Le lait des animaux interdits (jument…) est impur.
Ce qui est impur doit être lavé avant la prière.

D-Les déchets des animaux

L’impureté = an-Najâsa = النـَّجاسَة ُRègle : Tous les déchets (y compris les urines et excréments) des animaux autorisés à la consommation sont purs.

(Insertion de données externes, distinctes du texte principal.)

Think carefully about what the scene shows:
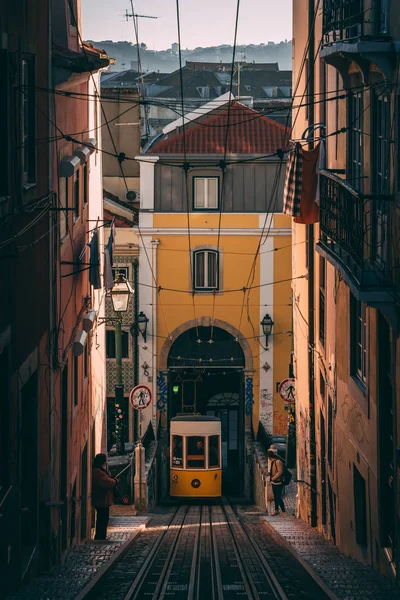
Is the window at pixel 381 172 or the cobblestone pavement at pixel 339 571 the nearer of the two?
the cobblestone pavement at pixel 339 571

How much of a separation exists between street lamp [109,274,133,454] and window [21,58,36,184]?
869 cm

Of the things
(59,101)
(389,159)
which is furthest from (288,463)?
(389,159)

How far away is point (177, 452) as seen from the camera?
30500 millimetres

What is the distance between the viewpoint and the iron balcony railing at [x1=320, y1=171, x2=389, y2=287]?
10.9m

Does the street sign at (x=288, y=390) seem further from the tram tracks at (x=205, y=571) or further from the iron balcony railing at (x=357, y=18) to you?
the iron balcony railing at (x=357, y=18)

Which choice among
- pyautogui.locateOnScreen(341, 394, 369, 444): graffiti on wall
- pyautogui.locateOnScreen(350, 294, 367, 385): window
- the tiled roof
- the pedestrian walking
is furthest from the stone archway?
pyautogui.locateOnScreen(350, 294, 367, 385): window

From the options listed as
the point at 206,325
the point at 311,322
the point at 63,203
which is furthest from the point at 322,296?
the point at 206,325

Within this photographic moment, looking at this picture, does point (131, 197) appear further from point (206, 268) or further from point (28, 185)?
point (28, 185)

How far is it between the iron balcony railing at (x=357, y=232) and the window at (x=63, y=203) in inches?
141

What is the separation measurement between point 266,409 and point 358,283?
24305mm

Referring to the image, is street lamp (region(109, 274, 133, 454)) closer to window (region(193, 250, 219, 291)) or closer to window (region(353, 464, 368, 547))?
window (region(353, 464, 368, 547))

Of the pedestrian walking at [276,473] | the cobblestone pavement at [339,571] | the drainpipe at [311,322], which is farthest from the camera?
the pedestrian walking at [276,473]

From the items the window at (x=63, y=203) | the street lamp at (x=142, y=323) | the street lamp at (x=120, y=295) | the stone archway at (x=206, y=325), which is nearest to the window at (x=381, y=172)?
the window at (x=63, y=203)

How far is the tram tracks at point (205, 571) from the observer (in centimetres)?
1097
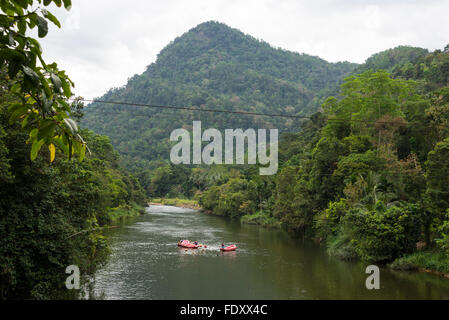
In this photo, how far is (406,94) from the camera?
98.7 feet

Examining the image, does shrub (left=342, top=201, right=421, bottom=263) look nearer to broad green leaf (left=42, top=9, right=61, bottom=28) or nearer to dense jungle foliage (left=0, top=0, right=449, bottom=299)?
dense jungle foliage (left=0, top=0, right=449, bottom=299)

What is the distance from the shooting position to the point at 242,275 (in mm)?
18750

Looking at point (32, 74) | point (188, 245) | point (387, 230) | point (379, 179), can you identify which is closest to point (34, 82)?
point (32, 74)

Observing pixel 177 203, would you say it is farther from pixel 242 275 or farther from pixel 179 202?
pixel 242 275

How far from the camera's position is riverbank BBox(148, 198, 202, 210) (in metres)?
70.1

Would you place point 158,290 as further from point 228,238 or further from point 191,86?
point 191,86

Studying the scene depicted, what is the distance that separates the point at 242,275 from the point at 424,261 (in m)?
8.67

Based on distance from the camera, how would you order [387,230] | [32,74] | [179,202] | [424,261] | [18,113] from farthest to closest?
[179,202], [387,230], [424,261], [18,113], [32,74]

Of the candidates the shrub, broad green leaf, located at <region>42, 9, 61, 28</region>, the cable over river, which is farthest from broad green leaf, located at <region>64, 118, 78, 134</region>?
the shrub

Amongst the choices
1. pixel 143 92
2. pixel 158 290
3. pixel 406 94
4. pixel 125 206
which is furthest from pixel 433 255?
pixel 143 92

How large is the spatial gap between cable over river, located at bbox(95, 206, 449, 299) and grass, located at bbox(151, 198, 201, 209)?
139 ft

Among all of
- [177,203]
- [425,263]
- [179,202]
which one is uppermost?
[425,263]

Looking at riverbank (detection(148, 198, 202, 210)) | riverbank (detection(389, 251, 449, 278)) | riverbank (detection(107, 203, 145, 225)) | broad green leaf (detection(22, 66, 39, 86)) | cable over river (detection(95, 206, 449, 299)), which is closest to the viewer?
broad green leaf (detection(22, 66, 39, 86))

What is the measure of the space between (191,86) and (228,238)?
462 feet
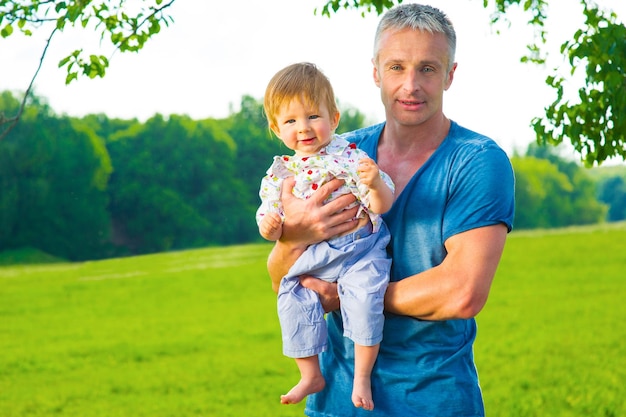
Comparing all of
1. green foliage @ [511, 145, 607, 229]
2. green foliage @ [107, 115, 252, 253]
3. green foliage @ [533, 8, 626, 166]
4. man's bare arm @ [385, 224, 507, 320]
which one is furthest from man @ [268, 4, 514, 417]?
green foliage @ [511, 145, 607, 229]

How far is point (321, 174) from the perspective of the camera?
278 cm

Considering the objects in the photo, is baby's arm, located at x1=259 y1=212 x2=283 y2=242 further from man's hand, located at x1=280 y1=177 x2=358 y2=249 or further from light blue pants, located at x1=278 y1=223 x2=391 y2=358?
light blue pants, located at x1=278 y1=223 x2=391 y2=358

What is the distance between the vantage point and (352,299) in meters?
2.67

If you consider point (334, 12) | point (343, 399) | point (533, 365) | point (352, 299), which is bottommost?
point (533, 365)

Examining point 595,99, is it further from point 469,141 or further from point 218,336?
point 218,336

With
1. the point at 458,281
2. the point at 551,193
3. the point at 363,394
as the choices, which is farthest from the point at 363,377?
the point at 551,193

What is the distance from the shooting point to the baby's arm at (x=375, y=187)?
254 cm

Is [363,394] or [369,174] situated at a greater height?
[369,174]

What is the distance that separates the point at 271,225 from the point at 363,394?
2.18ft

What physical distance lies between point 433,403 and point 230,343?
1152cm

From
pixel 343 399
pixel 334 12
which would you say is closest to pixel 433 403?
pixel 343 399

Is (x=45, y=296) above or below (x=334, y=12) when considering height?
below

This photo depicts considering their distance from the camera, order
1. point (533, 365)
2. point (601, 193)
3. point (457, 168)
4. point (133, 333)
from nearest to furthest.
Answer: point (457, 168) → point (533, 365) → point (133, 333) → point (601, 193)

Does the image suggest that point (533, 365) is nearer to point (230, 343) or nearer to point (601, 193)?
point (230, 343)
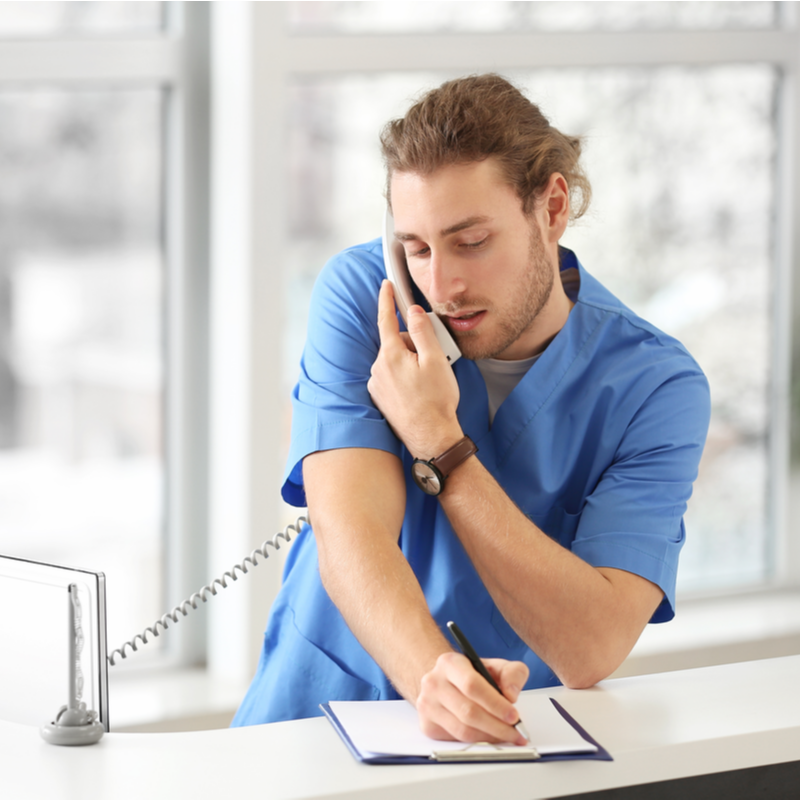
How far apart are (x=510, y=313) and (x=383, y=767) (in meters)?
0.74

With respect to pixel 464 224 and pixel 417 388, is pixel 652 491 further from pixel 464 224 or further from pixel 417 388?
pixel 464 224

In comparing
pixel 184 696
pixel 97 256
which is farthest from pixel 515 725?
pixel 97 256

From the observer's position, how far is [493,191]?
1.35 meters

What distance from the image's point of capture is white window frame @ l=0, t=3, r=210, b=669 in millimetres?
2502

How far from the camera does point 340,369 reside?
4.53 ft

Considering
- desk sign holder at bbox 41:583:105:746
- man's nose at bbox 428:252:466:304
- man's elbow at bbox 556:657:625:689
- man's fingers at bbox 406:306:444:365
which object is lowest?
man's elbow at bbox 556:657:625:689

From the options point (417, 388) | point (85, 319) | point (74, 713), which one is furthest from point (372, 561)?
point (85, 319)

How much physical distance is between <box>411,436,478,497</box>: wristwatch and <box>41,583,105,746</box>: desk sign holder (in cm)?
50

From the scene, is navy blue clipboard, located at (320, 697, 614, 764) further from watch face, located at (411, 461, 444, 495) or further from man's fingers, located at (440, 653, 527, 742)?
watch face, located at (411, 461, 444, 495)

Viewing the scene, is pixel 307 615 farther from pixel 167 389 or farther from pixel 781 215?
pixel 781 215

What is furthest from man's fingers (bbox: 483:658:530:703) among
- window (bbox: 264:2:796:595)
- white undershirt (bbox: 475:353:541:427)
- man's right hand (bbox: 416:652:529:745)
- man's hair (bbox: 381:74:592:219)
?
window (bbox: 264:2:796:595)

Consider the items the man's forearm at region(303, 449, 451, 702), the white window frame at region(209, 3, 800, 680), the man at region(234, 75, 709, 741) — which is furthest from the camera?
the white window frame at region(209, 3, 800, 680)

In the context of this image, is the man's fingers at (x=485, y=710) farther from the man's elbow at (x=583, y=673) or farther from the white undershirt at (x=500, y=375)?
the white undershirt at (x=500, y=375)

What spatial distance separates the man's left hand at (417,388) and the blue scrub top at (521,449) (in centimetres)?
4
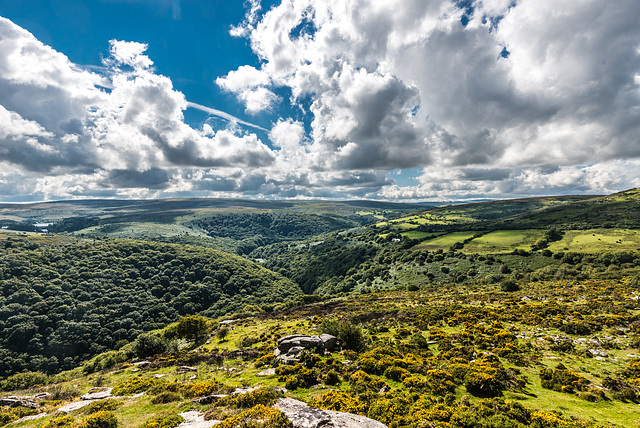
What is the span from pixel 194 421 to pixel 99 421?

Si on voit un animal manger une impureté (comme la poule par exemple), alors ses déchets sont impurs.
Les déchets des animaux déconseillés sont impurs.
Les déchets des animaux interdits sont impurs.
Hadith rapporté par at-Tirmidhî : « Vous pouvez prier (sallû = صَلـُّوا) dans les endroits où on attache les moutons, les vaches et les chèvres…  les animaux domestiques halâl à manger  (al-ghanam = الغـَنـَمُ) »

E-Autres substances

Le vomi est pur sauf s’il est acide et que la nourriture qu’il contient est en cours de digestion (transformation).
Les glandes à musc des gazelles (d’où on extrait le vrai musc) sont pures.
Le vinaigre est halâl et pur, parce qu’il ne rend pas ivre (même en grande quantité- voir la règle ci-dessus).
Les fumées de tout animal rôti sont pures.
Les braises imprégnées de graisses (de l’animal rôti non halal) sont impures.
- Sont pures uniquement les braises de ce feu non imprégnées de graisse impure, selon l’avis majoritaire.
La fumée de tabac n’est pas impure.
Le sang versé ou répandu5 est impur, conformément aux mêmes versets explicites que pour la chair de porc. Mais le sang qui reste dans la chair et certains organes (foie, rate) après sacrifice, est autorisé à la consommation et pur.
Les défenses de l’éléphant sont pures qu’il soit égorgé ou non ; mais dans le second cas, elles sont déconseillées. Elles sont faites d’ivoire qui entre dans la catégorie des pierres précieuses.

Remarque :

- Quand il y a un consensus (ijmâ’= إجْماعٌ) de l’ensemble des savants sur une interdiction, comme sur l’alcool par exemple, alors c’est Harâm. Mais si pas de consensus entre les savants, alors cela peut être autorisé ou non suivant les avis.